Reporter: Margareta Engge Kharismawati | Editor: Havid Vebri
JAKARTA. Pemerintah mengaku mendapat tiga keuntungan dari kenaikan tarif bea masuk impor. Selain bisa memproteksi industri dalam negeri dan meningkatkan daya saing mereka, aturan itu juga menambah pundi-pundi pendapatan negara.
Kementerian Keuangan (Kemkeu) menghitung, tambahan penerimaan dari PMK Nomor 132/PMK.010/2015 tentang Penetapan Sistem Klasifikasi Barang dan Pembebanan Tarif Bea Masuk Barang Impor itu mencapai Rp 800 miliar. Nilai itu hanya untuk periode 23 Juli hingga akhir 2015 saja.
Menurut Pelaksana Tugas (Plt) Kepala Badan Kebijakan Fiskal (BKF) Kemkeu Suahasil Nazara, tambahan Rp 800 miliar ini cukup membantu penerimaan negara yang sedang loyo. Target penerimaan bea masuk di Anggaran Pendapatan dan Belanja Negara Perubahan (APBNP) 2015 sebesar Rp 37,2 triliun. Sementara realisasinya hingga 30 Juni 2015 baru Rp 15,42 triliun atau 41,16% dari target.

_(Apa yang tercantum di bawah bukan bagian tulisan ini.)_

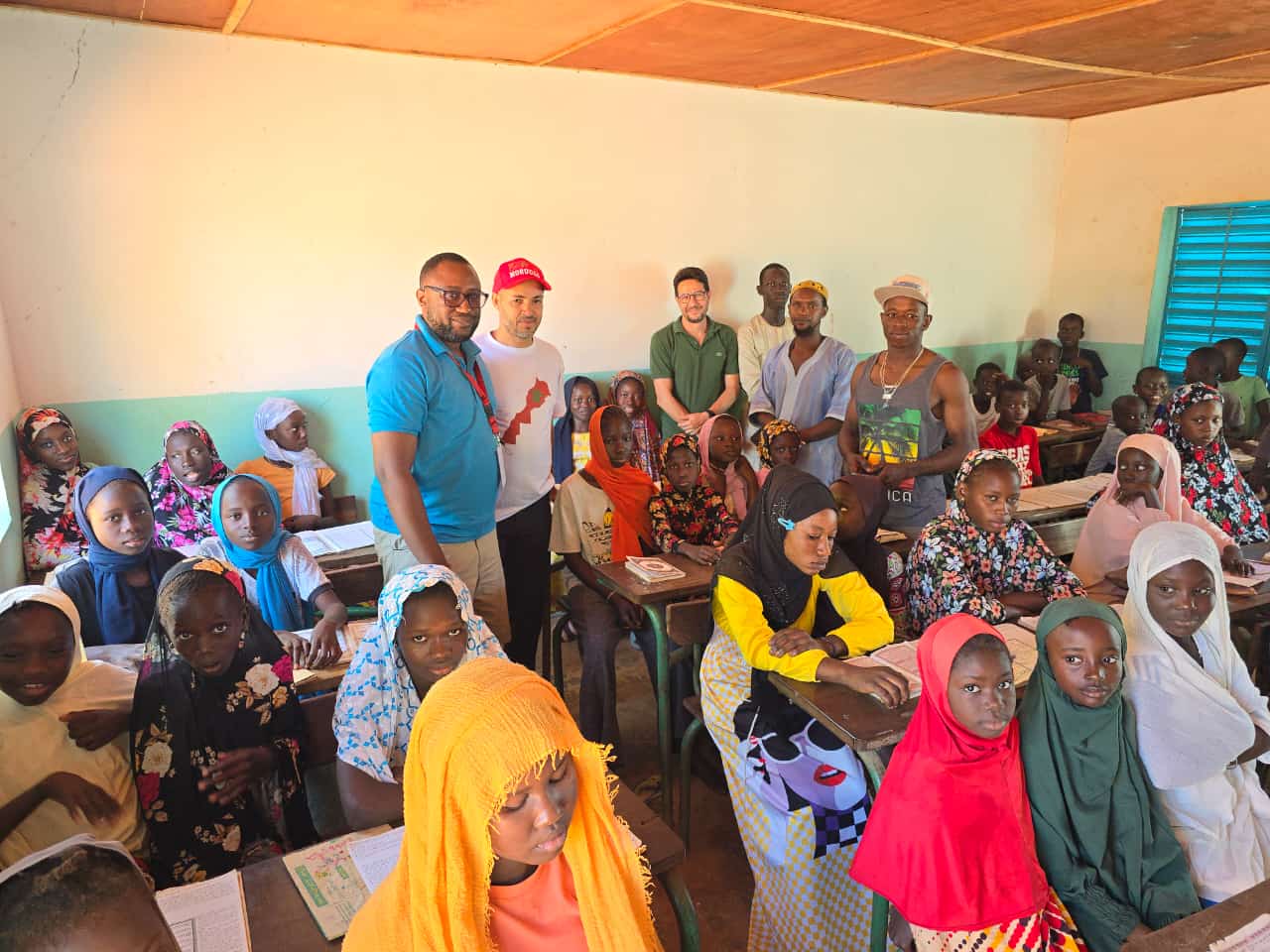 “Opty Distribution”, a Committed Moroccan Company, at the Heart of Solidarity Among Southern Countries: Over 2,000 Pairs of Glasses Donated for Eye Health in Senegal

Ekonomi yang lesu membuat pemerintah pesimistis bisa mencapai target penerimaan negara dari pos bea cukai.
"Tapi penerimaan negara bukan tujuan utama kebijakan ini," kata Suahasil, Senin (27/7). Alasan utama pemerintah mengeluarkan aturan ini adalah memproteksi barang produksi dalam negeri.
Seperti diketahui, Kemkeu menaikkan rata-rata tarif bea masuk impor menjadi sekitar 15% hingga 150% tergantung jenis barang impor. Sebenarnya tidak semua tarif bea masuk impor naik.
Bea masuk impor empat pos tarif mesin pesawat terbang dibebaskan bea masuknya dari sebelumnya 5%. Pemerintah beralasan, tarif bea masuk mesin pesawat perlu dihilangkan karena belum bisa diproduksi oleh industri di dalam negeri.
Selebihnya, ada sekitar 1.151 pos tarif produk konsumsi yang terkena kenaikan tarif bea masuk. Minuman beralkohol, misalnya, dari sebelumnya berbasis volume, kini berbasis prosentase dengan tarif 90% hingga 150% dari harga.
Kenaikan tarif bea impor barang konsumsi ini dipercaya tidak berdampak besar bagi inflasi dan daya beli masyarakat. Sebab persentase impor barang konsumsi hanya 5%-6% dari total impor.
Bahkan menurut Kepala Pusat Pengkajian Kebijakan dan Iklim Usaha Industri Kementerian Perindustrian (Kemperin) Haris Munandar, kenaikan ini menjadi jalan pembenahan industri hilir Indonesia. "Hampir 70% bahan baku penolong berasal dari impor," katanya.
Meski mendukung aturan ini, tapi pengusaha meminta kejelasan tarif konsumsi dengan tarif impor bahan baku seperti teh, kopi dan coklat. "Masih tumpang tindih," kata Siem Dwiatmoko Setiono, makanan dan minuman yang juga pengurus GAPMMI.